Quando o assunto é transporte ferroviário, o que separa o Brasil do resto do mundo são meio metro entre dois trilhos, milhares de quilômetros de malha e décadas de conhecimento técnico.
Mas se depender de Luiz Henrique Hungria, os trens brasileiros logo andarão a todo vapor.
Em 1983, quando Hungria, um recém-formado engenheiro mecânico, passou num concurso para fazer manutenção de vagões na antiga Rede Ferroviária Federal S.A. (RFFSA), o Brasil tinha cerca de 30 mil quilômetros de ferrovias.
Fast forward 34 anos, e ainda temos os mesmos 30 mil quilômetros — pouco mais de um décimo da malha dos Estados Unidos —, quase todos construídos na época do Império e na primeira metade do século XX.
Agora, Hungria colocou todo seu conhecimento — prático e teórico — sobre vagões e locomotivas no primeiro compêndio efetivamente técnico sobre como operar trens de carga no Brasil.
Com 816 páginas, o calhamaço “Segurança operacional de trens de carga: uma literatura de valor” não poderia ter um nome mais apropriado.
O livro reúne equações impenetráveis, fórmulas e memórias de cálculo de um homem com três décadas de experiência prática e apaixonado pelo que faz — num país que frequentemente negligencia o conhecimento científico.
Hungria viu a Malha Sul passar do governo federal para a ALL e, em seguida, para a Rumo, onde hoje trabalha como ‘especialista em tecnologia de equipamentos’ e é uma referência viva para técnicos do setor.
De lá pra cá, os trens se modernizaram, a eficiência melhorou, mas a literatura do setor praticamente parou no dia em que o Presidente Juscelino Kubitschek decidiu que a locomotiva do Brasil seria a rodovia.
“Os livros sempre falavam sobre a parte teórica, de conceito,” diz Hungria. “Quando começava a ficar interessante e chegar na parte específica, sobre como resolver um problema, acabava. Eles não atendiam de forma nenhuma a realidade produtiva.”
Ao longo de sua carreira, Hungria foi confrontado com problemas específicos, para os quais não encontrava resposta.
Por exemplo: alguns trechos da Malha Sul, como o que liga Curitiba ao Porto de Paranaguá, são íngremes e têm rampas descendentes muito maiores do que em outros lugares do mundo. O desafio era calcular como fazer o trem frear da forma mais eficiente, sem perder muito em velocidade no trecho e nem consumir muito combustível. “Pouca gente sabe, mas são os vagões que fazem os trens pararem,” diz o ferroviário.

- _TAREFA A_
Resuma o texto sobre ferrovias em duas frases.
- _TAREFA B_
Reproduza o trecho do texto sobre ferrovias entre "O livro reúne" e "seria a rodovia.", inclusive.

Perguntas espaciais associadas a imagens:
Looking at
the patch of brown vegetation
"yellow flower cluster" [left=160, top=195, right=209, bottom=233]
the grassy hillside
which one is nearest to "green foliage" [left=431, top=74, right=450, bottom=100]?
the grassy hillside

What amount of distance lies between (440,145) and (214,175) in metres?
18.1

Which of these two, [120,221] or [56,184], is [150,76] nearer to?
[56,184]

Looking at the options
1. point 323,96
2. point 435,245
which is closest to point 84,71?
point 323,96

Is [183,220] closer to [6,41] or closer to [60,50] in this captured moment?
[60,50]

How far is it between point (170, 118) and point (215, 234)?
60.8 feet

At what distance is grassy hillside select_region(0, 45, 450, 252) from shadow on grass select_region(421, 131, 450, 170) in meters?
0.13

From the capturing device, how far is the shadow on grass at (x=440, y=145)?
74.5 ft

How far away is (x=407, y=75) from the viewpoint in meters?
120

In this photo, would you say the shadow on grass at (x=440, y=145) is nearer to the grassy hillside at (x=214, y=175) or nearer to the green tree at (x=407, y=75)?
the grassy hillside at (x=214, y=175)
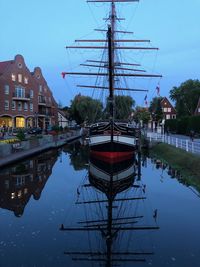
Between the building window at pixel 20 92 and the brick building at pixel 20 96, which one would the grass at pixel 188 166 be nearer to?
the brick building at pixel 20 96

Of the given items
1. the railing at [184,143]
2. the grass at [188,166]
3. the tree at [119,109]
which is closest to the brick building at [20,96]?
the tree at [119,109]

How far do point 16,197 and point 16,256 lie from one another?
6616 mm

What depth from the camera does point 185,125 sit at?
71812 millimetres

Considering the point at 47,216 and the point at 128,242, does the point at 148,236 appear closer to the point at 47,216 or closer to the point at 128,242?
the point at 128,242

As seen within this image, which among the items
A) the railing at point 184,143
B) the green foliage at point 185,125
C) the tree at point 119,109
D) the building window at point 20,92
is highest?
the building window at point 20,92

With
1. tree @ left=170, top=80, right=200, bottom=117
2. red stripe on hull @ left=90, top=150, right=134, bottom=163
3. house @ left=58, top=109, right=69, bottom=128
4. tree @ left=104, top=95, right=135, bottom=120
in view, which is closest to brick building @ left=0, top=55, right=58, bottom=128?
house @ left=58, top=109, right=69, bottom=128

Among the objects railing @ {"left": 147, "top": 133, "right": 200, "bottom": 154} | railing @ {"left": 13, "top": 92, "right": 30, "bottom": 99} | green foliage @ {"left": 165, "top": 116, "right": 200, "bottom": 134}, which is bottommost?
railing @ {"left": 147, "top": 133, "right": 200, "bottom": 154}

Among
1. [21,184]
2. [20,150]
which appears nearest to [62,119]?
[20,150]

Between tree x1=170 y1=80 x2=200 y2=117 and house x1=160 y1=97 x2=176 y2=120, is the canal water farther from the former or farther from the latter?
house x1=160 y1=97 x2=176 y2=120

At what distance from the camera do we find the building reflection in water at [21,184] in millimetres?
13745

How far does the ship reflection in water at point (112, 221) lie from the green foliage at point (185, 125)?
44222 millimetres

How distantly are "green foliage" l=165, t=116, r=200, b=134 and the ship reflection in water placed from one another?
44222 mm

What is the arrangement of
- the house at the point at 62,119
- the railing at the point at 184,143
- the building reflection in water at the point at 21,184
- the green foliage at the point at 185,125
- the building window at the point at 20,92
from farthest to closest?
the house at the point at 62,119, the building window at the point at 20,92, the green foliage at the point at 185,125, the railing at the point at 184,143, the building reflection in water at the point at 21,184

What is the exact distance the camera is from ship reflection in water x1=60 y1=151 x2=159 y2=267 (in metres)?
8.53
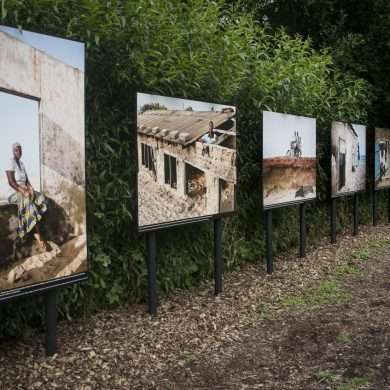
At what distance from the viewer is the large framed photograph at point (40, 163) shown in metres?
2.49

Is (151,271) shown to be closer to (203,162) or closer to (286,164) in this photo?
(203,162)

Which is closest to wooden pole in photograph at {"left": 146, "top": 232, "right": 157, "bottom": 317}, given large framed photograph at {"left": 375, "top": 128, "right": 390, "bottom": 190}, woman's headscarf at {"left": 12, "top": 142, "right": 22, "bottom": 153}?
woman's headscarf at {"left": 12, "top": 142, "right": 22, "bottom": 153}

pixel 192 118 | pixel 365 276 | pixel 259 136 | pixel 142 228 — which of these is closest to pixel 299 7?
pixel 259 136

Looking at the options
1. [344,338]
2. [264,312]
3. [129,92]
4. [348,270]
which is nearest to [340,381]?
[344,338]

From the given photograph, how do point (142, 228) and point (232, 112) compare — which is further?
point (232, 112)

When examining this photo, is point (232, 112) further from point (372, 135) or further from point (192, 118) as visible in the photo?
point (372, 135)

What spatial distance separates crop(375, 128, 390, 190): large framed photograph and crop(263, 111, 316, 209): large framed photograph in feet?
10.4

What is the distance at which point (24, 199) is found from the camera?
2.58 metres

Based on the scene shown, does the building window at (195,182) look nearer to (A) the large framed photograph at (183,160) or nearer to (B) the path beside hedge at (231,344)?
(A) the large framed photograph at (183,160)

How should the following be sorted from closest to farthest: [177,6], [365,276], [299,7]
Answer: [177,6], [365,276], [299,7]

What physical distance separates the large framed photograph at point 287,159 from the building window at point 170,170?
1.66m

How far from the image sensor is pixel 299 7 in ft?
37.9

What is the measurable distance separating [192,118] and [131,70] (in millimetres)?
673

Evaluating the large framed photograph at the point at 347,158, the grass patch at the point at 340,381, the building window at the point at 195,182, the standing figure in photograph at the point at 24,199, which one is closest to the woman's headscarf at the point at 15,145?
the standing figure in photograph at the point at 24,199
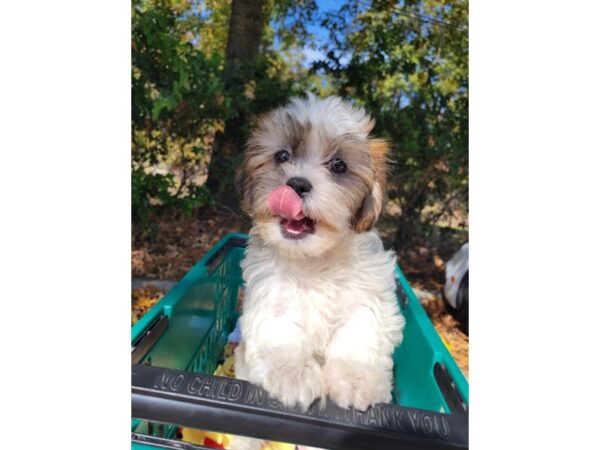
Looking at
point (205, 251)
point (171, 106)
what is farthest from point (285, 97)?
point (205, 251)

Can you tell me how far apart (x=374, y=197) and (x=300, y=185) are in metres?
A: 0.40

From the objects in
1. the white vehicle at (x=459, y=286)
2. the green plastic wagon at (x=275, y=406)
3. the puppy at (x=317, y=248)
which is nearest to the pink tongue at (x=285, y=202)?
the puppy at (x=317, y=248)

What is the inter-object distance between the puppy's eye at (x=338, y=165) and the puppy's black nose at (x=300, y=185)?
0.23m

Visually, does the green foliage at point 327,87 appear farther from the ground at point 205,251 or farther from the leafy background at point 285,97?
the ground at point 205,251

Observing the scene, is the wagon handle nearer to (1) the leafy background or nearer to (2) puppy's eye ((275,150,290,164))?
(2) puppy's eye ((275,150,290,164))

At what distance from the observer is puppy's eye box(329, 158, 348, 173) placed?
6.35ft

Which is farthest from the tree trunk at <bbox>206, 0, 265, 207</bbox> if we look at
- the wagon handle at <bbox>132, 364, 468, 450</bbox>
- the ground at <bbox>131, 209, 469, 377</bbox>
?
the wagon handle at <bbox>132, 364, 468, 450</bbox>

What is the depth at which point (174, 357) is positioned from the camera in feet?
7.14

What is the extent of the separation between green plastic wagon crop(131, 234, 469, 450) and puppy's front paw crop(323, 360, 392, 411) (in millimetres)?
87

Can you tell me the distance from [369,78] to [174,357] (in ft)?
10.5

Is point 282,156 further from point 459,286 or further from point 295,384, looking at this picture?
point 459,286

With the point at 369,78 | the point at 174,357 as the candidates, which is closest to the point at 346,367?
the point at 174,357

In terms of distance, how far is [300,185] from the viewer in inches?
68.2

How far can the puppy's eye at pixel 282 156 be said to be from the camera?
1.96 m
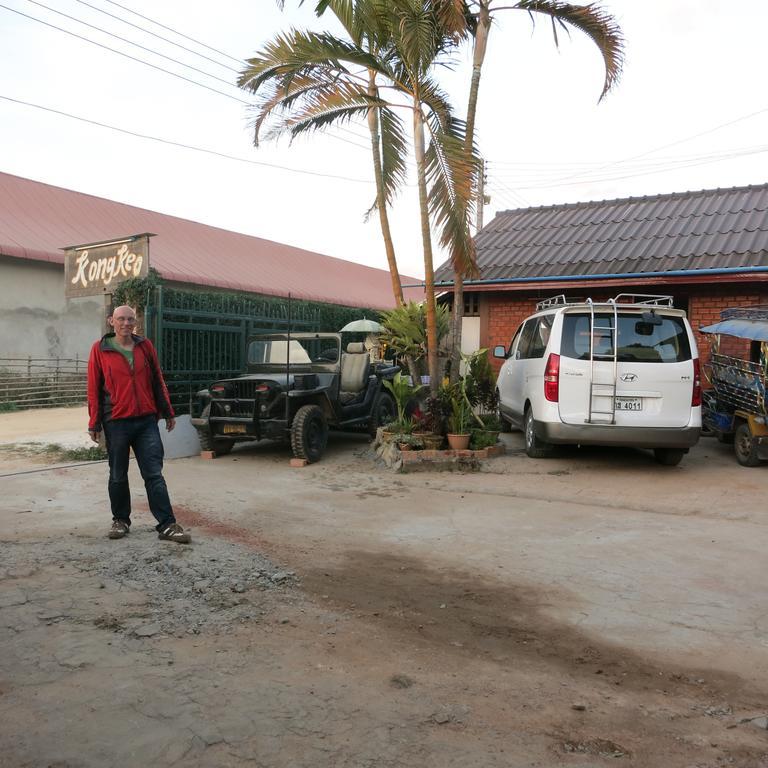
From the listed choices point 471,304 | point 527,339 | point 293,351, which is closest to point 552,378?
point 527,339

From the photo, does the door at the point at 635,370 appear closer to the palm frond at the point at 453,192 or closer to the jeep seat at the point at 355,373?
the palm frond at the point at 453,192

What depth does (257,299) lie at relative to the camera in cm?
1257

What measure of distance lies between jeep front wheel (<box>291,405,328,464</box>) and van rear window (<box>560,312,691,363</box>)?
3.37m

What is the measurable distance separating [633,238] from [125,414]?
1112 cm

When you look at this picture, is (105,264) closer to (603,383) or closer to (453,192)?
(453,192)

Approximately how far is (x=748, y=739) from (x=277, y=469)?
6.95 m

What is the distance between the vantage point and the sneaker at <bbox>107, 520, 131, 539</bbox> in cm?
553

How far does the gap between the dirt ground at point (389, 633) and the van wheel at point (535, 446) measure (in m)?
1.89

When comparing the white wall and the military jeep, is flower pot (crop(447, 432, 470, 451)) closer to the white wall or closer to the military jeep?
the military jeep

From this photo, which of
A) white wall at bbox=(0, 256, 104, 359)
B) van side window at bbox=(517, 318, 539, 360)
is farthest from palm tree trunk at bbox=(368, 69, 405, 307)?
white wall at bbox=(0, 256, 104, 359)

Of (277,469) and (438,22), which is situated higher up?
(438,22)

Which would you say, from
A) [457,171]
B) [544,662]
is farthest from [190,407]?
[544,662]

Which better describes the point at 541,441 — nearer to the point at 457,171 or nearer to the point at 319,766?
the point at 457,171

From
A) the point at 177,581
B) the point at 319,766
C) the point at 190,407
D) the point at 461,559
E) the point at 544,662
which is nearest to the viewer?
the point at 319,766
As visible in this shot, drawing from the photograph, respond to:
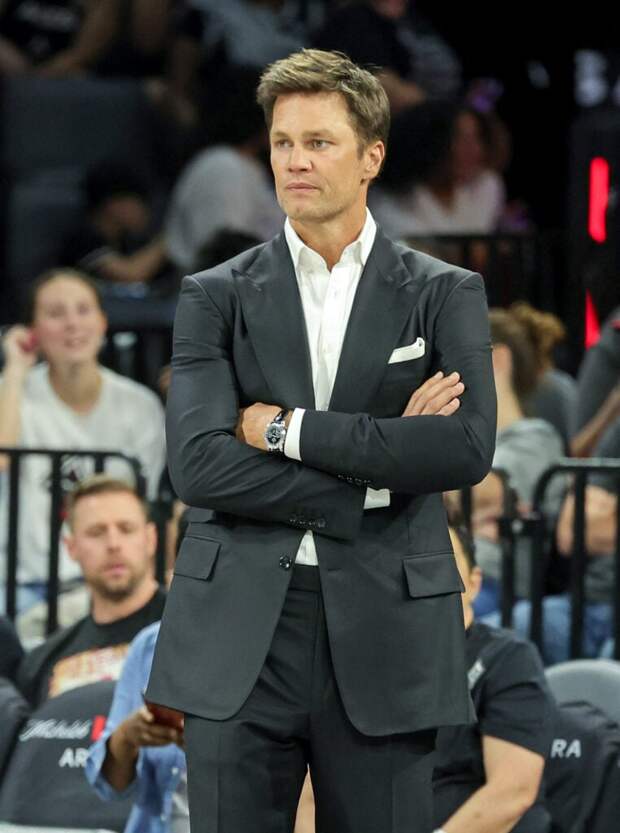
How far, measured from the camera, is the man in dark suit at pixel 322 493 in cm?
287

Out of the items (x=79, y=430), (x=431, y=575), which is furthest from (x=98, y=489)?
(x=431, y=575)

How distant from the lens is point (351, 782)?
288 cm

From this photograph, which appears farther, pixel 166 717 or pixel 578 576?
pixel 578 576

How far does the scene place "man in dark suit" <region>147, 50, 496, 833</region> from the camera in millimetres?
2873

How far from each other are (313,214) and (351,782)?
0.91 meters

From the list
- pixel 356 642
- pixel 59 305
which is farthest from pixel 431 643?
pixel 59 305

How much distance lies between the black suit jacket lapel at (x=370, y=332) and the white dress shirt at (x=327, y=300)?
0.08ft

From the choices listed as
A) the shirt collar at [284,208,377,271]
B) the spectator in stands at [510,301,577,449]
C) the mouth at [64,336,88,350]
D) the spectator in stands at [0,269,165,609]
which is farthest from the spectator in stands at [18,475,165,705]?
the shirt collar at [284,208,377,271]

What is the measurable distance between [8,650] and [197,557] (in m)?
2.62

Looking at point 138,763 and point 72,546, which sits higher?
point 72,546

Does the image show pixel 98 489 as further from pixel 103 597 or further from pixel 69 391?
pixel 69 391

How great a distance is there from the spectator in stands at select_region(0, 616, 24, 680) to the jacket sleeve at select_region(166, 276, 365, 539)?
2545 mm

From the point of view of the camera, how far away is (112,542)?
540cm

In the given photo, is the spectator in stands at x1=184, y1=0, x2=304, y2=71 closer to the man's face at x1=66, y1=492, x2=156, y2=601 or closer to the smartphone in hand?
the man's face at x1=66, y1=492, x2=156, y2=601
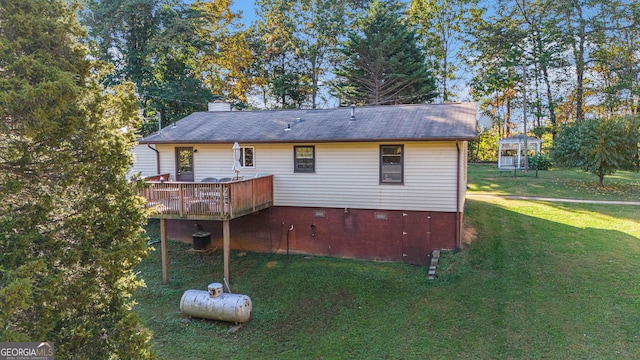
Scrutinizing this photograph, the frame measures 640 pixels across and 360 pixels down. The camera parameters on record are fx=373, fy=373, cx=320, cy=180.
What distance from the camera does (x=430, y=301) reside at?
9.05 meters

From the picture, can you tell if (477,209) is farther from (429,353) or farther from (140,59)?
(140,59)

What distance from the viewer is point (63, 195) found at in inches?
197

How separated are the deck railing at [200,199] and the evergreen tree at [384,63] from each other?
17559 mm

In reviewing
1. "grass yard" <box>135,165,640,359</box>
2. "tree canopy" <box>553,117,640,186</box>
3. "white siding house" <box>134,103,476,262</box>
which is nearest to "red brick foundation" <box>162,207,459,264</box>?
"white siding house" <box>134,103,476,262</box>

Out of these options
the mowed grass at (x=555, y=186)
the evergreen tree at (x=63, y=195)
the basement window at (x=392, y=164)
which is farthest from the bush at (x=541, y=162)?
the evergreen tree at (x=63, y=195)

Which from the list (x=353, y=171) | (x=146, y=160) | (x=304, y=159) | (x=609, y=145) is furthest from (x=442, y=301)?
(x=609, y=145)

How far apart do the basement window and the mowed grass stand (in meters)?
9.70

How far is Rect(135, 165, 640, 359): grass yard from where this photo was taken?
734 centimetres

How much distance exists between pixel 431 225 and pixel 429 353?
4.64 metres

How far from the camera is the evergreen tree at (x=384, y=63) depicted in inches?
1005

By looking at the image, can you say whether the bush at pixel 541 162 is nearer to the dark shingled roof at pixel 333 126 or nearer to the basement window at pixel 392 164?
the dark shingled roof at pixel 333 126

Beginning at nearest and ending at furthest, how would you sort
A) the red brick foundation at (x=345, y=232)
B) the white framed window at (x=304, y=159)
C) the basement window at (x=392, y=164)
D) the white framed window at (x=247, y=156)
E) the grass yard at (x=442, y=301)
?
the grass yard at (x=442, y=301) < the red brick foundation at (x=345, y=232) < the basement window at (x=392, y=164) < the white framed window at (x=304, y=159) < the white framed window at (x=247, y=156)

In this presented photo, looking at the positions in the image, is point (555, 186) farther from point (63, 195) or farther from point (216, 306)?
point (63, 195)

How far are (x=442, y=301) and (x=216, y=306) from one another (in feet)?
17.8
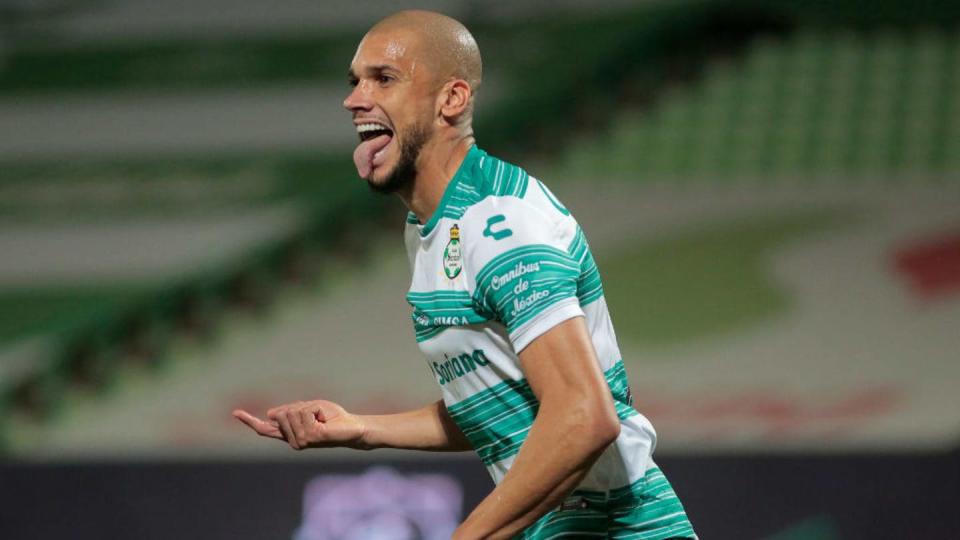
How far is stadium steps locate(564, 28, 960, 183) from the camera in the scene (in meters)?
6.18

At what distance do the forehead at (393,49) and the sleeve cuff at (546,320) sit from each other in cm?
49

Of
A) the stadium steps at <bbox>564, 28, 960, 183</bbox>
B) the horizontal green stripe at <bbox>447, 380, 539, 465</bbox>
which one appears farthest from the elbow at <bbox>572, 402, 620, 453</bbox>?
the stadium steps at <bbox>564, 28, 960, 183</bbox>

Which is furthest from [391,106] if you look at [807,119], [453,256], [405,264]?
[807,119]

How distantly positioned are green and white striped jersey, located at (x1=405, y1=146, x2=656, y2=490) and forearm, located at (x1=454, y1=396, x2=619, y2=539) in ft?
0.44

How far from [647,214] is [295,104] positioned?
1.86 m

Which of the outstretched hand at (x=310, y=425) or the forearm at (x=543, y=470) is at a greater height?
the outstretched hand at (x=310, y=425)

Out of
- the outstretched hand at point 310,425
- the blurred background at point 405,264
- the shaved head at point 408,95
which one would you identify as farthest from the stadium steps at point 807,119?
the shaved head at point 408,95

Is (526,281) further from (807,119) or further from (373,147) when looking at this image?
(807,119)

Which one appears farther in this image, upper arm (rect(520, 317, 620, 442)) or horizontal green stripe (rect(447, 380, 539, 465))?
horizontal green stripe (rect(447, 380, 539, 465))

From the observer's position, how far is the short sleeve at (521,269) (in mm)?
1974

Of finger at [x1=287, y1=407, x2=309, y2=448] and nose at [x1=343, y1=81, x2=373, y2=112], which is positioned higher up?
nose at [x1=343, y1=81, x2=373, y2=112]

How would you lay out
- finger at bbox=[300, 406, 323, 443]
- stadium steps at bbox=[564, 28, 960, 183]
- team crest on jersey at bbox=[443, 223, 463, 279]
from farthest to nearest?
1. stadium steps at bbox=[564, 28, 960, 183]
2. finger at bbox=[300, 406, 323, 443]
3. team crest on jersey at bbox=[443, 223, 463, 279]

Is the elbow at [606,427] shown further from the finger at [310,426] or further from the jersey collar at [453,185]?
the finger at [310,426]

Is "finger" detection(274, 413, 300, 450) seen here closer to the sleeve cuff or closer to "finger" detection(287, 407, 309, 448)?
"finger" detection(287, 407, 309, 448)
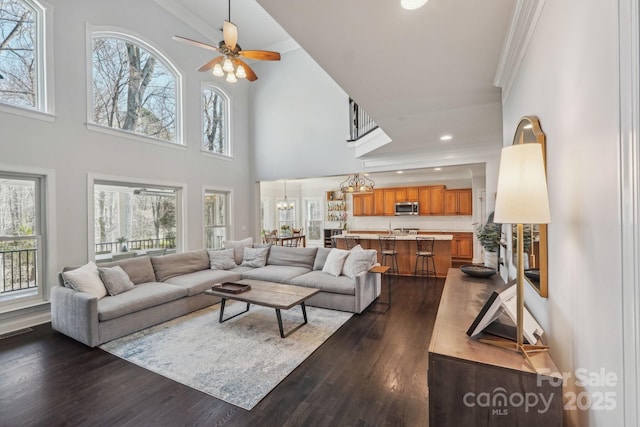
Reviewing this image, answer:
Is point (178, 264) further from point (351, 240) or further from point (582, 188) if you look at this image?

- _RESPOSTA A_
O engenheiro mecânico Luiz Henrique Hungria, que entrou na antiga RFFSA em 1983 e hoje trabalha na Rumo, reuniu seu conhecimento prático e teórico sobre vagões e locomotivas num compêndio técnico de 816 páginas sobre como operar trens de carga no Brasil. A malha ferroviária brasileira segue com cerca de 30 mil quilômetros, e a literatura do setor praticamente parou, com livros que, segundo Hungria, não atendiam de forma nenhuma à realidade produtiva.

- _RESPOSTA B_
O livro reúne equações impenetráveis, fórmulas e memórias de cálculo de um homem com três décadas de experiência prática e apaixonado pelo que faz — num país que frequentemente negligencia o conhecimento científico.
Hungria viu a Malha Sul passar do governo federal para a ALL e, em seguida, para a Rumo, onde hoje trabalha como ‘especialista em tecnologia de equipamentos’ e é uma referência viva para técnicos do setor.
De lá pra cá, os trens se modernizaram, a eficiência melhorou, mas a literatura do setor praticamente parou no dia em que o Presidente Juscelino Kubitschek decidiu que a locomotiva do Brasil seria a rodovia.